La ville de Reims, située dans la Marne, pose régulièrement problème aux francophones comme aux étrangers. Son orthographe complexe ne reflète pas sa prononciation réelle, créant confusion et hésitation. Pourtant, maîtriser la façon de dire ce nom champenois reste essentiel pour quiconque visite cette cité historique ou s’intéresse à son patrimoine exceptionnel. Le décalage entre l’écrit et l’oral constitue un véritable défi linguistique qui mérite une explication claire et détaillée.
La bonne façon de dire le nom de cette ville champenoise
Le nom de la cité des sacres se prononce phonétiquement [ʁɛ̃s], soit « rinss » en une seule syllabe. Cette prononciation monosyllabique rime parfaitement avec prince, rince ou mince. Le son principal correspond à la voyelle nasale que l’on retrouve dans vin, pain ou main.
Trois éléments composent cette articulation particulière. D’abord, le R français roulé à l’arrière de la gorge, suivi de la voyelle nasale ɛ̃ où l’air passe légèrement par le nez. Enfin, le s final reste audible et net, contrairement à la règle générale française où les consonnes finales demeurent muettes. Cette exception phonétique distingue justement le nom de cette ville de nombreux autres noms français.
| Élément phonétique | Description | Exemple comparable |
|---|---|---|
| R initial | Consonne roulée gutturale | Comme dans « rue » |
| Voyelle nasale ɛ̃ | Son nasal avec air par le nez | Comme dans « pain » |
| S final | Consonne sifflante audible | Exception à la règle française |
L’orthographe actuelle trouve son origine dans l’évolution historique du nom. La ville était initialement Durocortorum en latin, capitale des Rèmes, peuple gaulois signifiant « les premiers ». Au troisième siècle, Civitas Remorum devint progressivement le nom moderne. Au dix-septième siècle, l’orthographe se fixa définitivement, bien que Rheims subsiste encore dans les pays anglophones, notamment sur les étiquettes de champagne destinées à l’exportation.
Les fautes de prononciation à éviter absolument
Plusieurs erreurs reviennent fréquemment chez les locuteurs. Prononcer « Raimes » avec une voyelle « ai » au lieu de la nasale constitue la première erreur courante. Cette confusion provient d’une lecture trop littérale de l’orthographe qui ne correspond pas à la réalité phonétique. Le e et le m dans l’écriture actuelle sont des traces étymologiques, comme dans faim, daim ou essaim.

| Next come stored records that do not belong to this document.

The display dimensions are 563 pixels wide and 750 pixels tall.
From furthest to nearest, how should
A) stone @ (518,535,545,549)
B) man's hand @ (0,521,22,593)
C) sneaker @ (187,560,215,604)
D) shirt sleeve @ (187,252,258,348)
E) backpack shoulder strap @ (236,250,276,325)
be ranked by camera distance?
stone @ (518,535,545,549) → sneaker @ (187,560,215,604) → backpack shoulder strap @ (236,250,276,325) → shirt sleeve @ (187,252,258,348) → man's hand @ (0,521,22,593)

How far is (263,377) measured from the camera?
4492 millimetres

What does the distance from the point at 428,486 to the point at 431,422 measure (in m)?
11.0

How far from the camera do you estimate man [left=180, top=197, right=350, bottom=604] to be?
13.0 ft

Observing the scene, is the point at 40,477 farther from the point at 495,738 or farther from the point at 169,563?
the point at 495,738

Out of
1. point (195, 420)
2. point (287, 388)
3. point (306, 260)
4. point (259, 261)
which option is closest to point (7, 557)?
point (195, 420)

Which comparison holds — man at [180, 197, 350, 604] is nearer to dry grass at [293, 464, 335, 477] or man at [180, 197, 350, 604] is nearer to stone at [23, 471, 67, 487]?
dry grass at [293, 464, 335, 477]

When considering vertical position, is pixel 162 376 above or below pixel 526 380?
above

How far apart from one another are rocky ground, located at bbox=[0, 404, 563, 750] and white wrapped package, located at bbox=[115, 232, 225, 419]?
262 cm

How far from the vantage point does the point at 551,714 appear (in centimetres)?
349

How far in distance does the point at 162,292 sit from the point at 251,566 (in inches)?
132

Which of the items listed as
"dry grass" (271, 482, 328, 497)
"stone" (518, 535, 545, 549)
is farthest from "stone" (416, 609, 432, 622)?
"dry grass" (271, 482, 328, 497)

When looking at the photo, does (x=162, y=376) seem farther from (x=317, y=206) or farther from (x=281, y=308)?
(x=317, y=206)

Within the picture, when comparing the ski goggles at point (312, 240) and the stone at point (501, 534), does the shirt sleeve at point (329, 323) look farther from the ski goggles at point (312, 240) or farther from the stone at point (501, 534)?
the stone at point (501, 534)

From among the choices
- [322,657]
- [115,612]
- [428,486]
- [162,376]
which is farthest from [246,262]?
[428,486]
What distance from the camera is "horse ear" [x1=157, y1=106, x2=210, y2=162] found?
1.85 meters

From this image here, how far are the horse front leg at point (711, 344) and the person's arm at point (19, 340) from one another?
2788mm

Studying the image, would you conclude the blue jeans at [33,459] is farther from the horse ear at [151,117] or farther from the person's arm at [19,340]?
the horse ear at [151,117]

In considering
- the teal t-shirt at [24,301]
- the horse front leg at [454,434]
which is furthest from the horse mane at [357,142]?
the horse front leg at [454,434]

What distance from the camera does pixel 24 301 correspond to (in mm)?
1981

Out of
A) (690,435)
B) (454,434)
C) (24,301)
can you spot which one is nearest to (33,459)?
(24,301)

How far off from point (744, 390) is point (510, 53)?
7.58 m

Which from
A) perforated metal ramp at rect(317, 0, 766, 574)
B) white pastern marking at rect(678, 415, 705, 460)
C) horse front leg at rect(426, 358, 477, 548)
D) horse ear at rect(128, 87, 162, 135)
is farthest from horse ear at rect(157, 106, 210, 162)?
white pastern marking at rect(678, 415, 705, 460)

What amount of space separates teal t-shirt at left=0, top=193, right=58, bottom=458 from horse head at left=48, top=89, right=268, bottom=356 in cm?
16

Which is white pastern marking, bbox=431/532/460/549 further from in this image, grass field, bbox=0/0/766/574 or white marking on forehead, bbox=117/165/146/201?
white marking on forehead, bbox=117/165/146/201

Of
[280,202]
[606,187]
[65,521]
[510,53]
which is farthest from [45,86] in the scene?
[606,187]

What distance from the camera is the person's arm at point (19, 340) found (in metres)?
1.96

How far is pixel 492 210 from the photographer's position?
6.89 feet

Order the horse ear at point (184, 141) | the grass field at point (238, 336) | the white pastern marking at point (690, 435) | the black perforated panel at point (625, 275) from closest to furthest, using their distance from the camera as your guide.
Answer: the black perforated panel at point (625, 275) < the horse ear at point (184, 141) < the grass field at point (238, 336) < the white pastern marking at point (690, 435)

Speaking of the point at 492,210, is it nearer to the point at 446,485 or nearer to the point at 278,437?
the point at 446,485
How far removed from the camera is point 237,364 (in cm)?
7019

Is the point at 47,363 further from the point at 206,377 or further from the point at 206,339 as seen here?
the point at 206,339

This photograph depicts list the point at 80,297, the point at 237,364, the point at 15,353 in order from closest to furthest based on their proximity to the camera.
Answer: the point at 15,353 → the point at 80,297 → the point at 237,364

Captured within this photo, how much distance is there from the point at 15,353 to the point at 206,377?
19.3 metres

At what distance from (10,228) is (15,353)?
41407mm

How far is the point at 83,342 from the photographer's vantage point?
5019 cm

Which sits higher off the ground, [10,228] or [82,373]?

Omettre le s final représente également une faute fréquente. Contrairement aux habitudes françaises, ce s doit rester distinctement audible. Transformer le nom en deux syllabes « Re-ims » constitue une troisième erreur majeure qui trahit une méconnaissance de la règle.
Pour mémoriser facilement, retenez ces conseils pratiques :
- Pensez au mot « pain » pour la voyelle nasale correcte
- Gardez toujours une seule syllabe brève
- Articulez clairement le s comme dans « rinss »
- Écoutez des locuteurs natifs pour calibrer votre oreille
Entraînement et mise en pratique du nom rémois
Pour maîtriser parfaitement cette articulation complexe, plusieurs méthodes d’apprentissage s’avèrent efficaces. Répétez lentement puis accélérez progressivement en vous enregistrant. Comparez votre voix avec des fichiers audio de référence disponibles en ligne. L’expression « du pain de Reims » constitue un excellent moyen mnémotechnique : les deux mots partagent la même voyelle nasale, mais le second conserve son s final audible.
Pratiquez dans des phrases courtes comme « Nous visitons la cathédrale en Champagne » ou « La Marne traverse la région ». Cette mise en contexte permet d’ancrer la prononciation dans des situations réelles. Pour les expressions courantes, utilisez « de Reims » pour indiquer la provenance, « en Champagne » pour la région historique, et « de la Marne » pour le département.